Harvard Business Review has writen about this as a move from solutions selling to “provocative selling”. Business data has a key role to play in pointing out where to apply the right sort of provocations, having profiled a company and its executives. “People who do that will have quicker sales cycles,” says Shove.
The fact that speed to sale is everything is “a sign of the times,” acknowledges Justin Elliott, marketing executive at Corpdata. “Clients are looking to close the sale as early as possible. As soon as marketing has got a lead and qualified it, they are sending them to sales.”
He says some companies are taking that process even further so marketing takes on the pre-sales element, leaving sales as a pure closer, rather than sales taking over the qualifying steps. “Sales and marketing have the same target – to get more sales and business. So they are both looking to get better qualified data,” says Elliott.
Corpdata has enhanced its data set with risk information in the last few months to enable this change. Elliott also notes that more clients are taking 12 month data licences, rather than one-time usage deals, so they can do more profiling and development before the sales team gets to work.
Paul Westcott, head of products and services at ICC, believes that the long-term impact on business processes of the new market conditions will not just be limited to sales and marketing working more closely together. “Financial directors and sales directors have never been as closely aligned as they have become in the last 18 to 24 months,” he says. “There is no point trying to develop business that could go bad.”

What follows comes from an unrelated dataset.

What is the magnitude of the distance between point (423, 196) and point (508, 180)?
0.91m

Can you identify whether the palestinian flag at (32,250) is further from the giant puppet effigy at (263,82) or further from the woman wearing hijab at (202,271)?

“In the past, sales directors used to call financial directors ‘the sales disabler’. Now they are more aligned to ensure that sales efforts are giving the right outcomes,” he says. His company has credit and risk information within its marketing services proposition to provide credit scores and payment histories.
This is important not just as a negative filter, but also for positive targeting. “The cashflow relationship is an important consideration. You may have good payers you can extend credit to, while selling goods on different credit terms to others who pay less well,” says Westcott.
Perfect data has always been an objective for data owners, ensuring they get the contact information and demographics exactly right. With the overlaying of financial and risk parameters, they are moving beyond this quality consideration and towards a more complex goal – providing data that is fit for purpose. As sales and marketing collapse into each other, that is becoming a more difficult definition to agree on.